The morning after snorting his gekko guide, an exhausted Boba, carrying the very real branch, returns to the Tusken camp, where he loses the lizard, earns the Tusken attire (minus the sweet facemask) that he was wearing in The Mandalorian, and—in a scene reminiscent of a Jedi constructing a lightsaber or the Armorer molding Mando’s beskar—helps chisel, carve, and sand the branch into a personal, metal-reinforced gaderffii stick. The fashioning takes place next to a piece of detritus that echoes a piece of mid-1970s Ralph McQuarrie concept art.

In the final scene, Fett completes his Tusken citizenship exam by participating in a haka-esque dance around the fire with his adoptive tribe (evoking Temuera Morrison’s Maori roots). If I were the Tusken chief, I might be a bit worried about how quickly Fett has made himself at home, performed multiple unmatched feats of heroism, and taken the lead on a lot of the tribe’s big decisions. It makes sense that Fett, like Mando, feels at home among the Tuskens, a partly displaced warrior race with distinctive weapons, getups, and traditions. Unlike Mando, though, Boba has hardly belonged to anyone or anything since his dad (and his mentor Aurra Sing) died. Falling into the Great Pit of Carkoon may be the best thing that ever happened to him.
Although “The Tribes of Tatooine” runs a lot longer than the premiere, it feels shorter, a testament to the tightness and tension of its storytelling and the quality of its action. Book of Boba’s central tale is pretty tropey—it’s basically Dances With Dewbacks—but when hasn’t Star Wars been an amalgam of existing stories and styles? The success of Star Wars projects depends on execution as much as originality, and from a production standpoint, the series is clearly in capable hands.

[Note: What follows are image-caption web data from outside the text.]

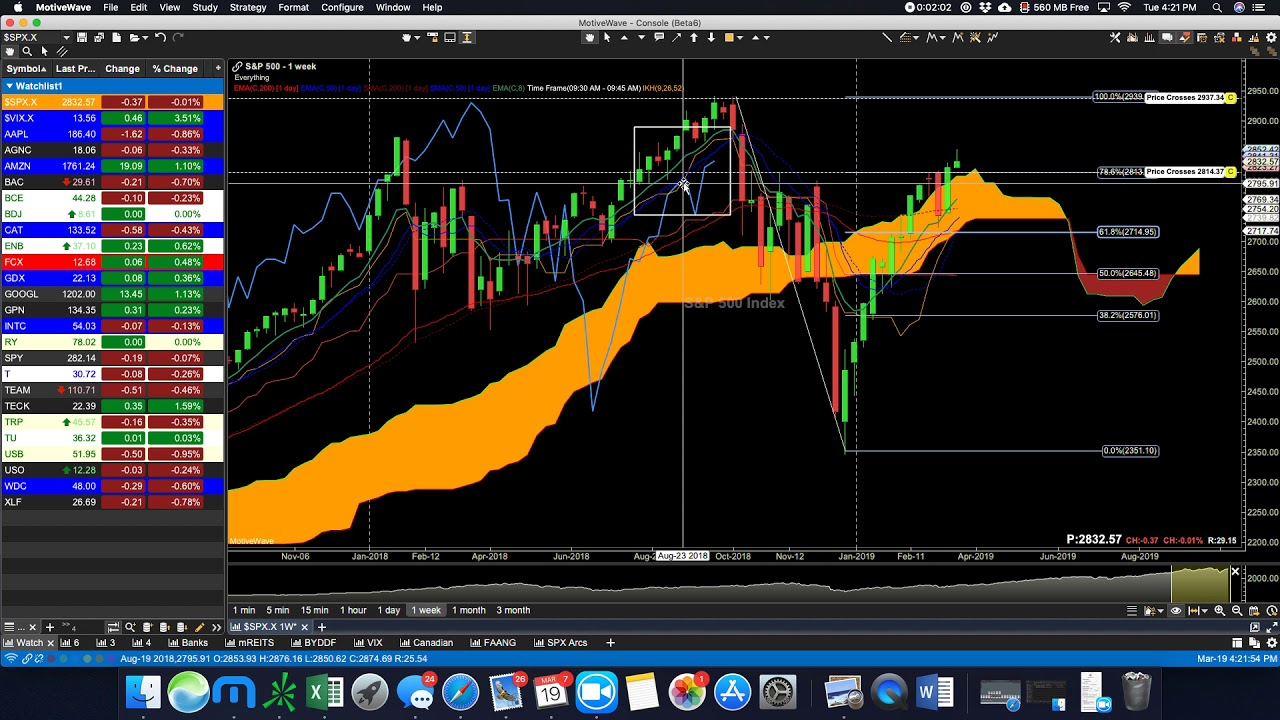 March 19 Ichimoku review $SPX $AAPL $INTC $CAT $AMZN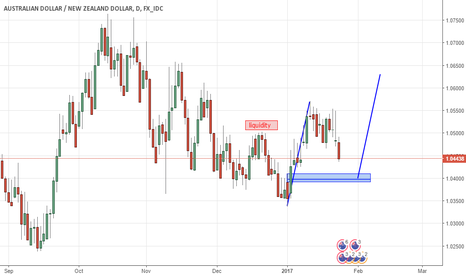 AUDNZD: Watching DAILY to pullback on a BUY order block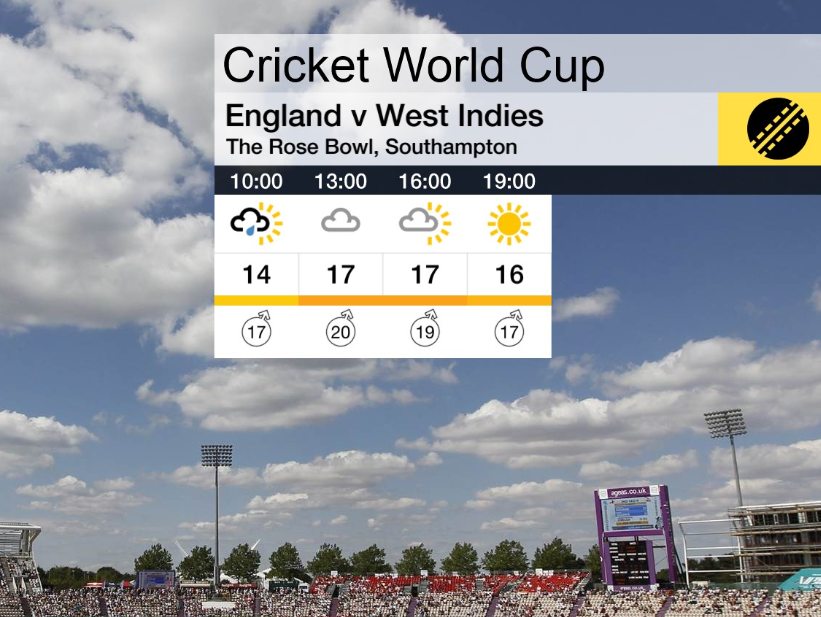 It hasn't been a great week for the #CWC19 with rain but we'll definitely get a result at Southampton today!   Odd shower clearing quickly this morning and turning sunnier through the day... #bbccricket #ENGvWI @bbctms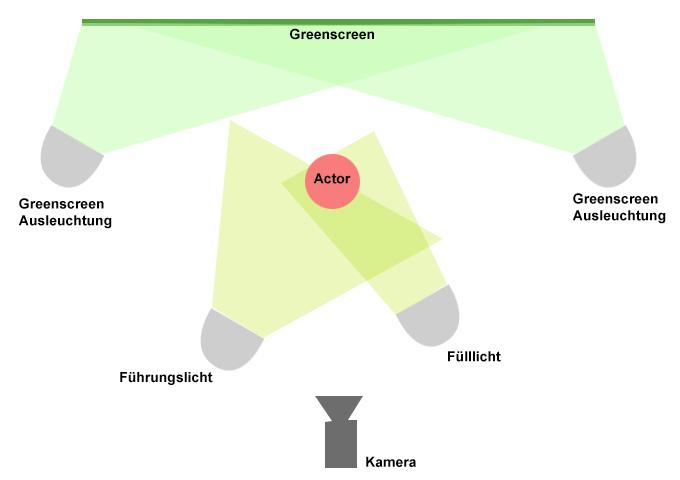 greenscreen_01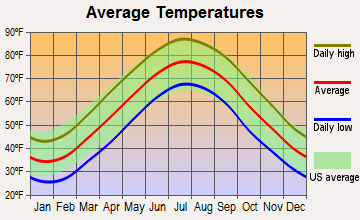 Dover Base Housing, Delaware average temperatures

Even so, the spinoff has more work ahead of it as it fights to escape The Mandalorian’s orbit and establish Boba as a character deserving of extended screen time (and Fennec, who was almost absent from this episode, as a meaningful partner in crime). The Boba we met in The Mandalorian had already left bounty hunting behind, and watching him make that transition via flashback is a little less engaging than watching Mando do the same—and catch fatherly feelings—in real time, with Grogu at his side. That said, Fett may have hidden depths. “The Tribes of Tatooine” hints at why he wants to take Jabba’s (and Bib’s) place, which initially seemed somewhat out of character given the way he was portrayed in The Mandalorian. Perhaps past Boba plans to unite the Tusken tribes of Tatooine and present Boba aspires to do the same with the syndicates, less out of desire for personal gain than out of interest in promoting harmony, order, and the greater good. Perhaps present Boba is still serving the Tuskens’ interests. But like all of us, he’s bound to keep dragging some baggage behind him as he tries to let go of the younger self who idolized his dad and intended to follow in his footsteps. In his vision, Boba’s self is still divided; maybe by the end of the season, that self will solidify, even if it means taking off the trademark armor he worked so hard to reclaim.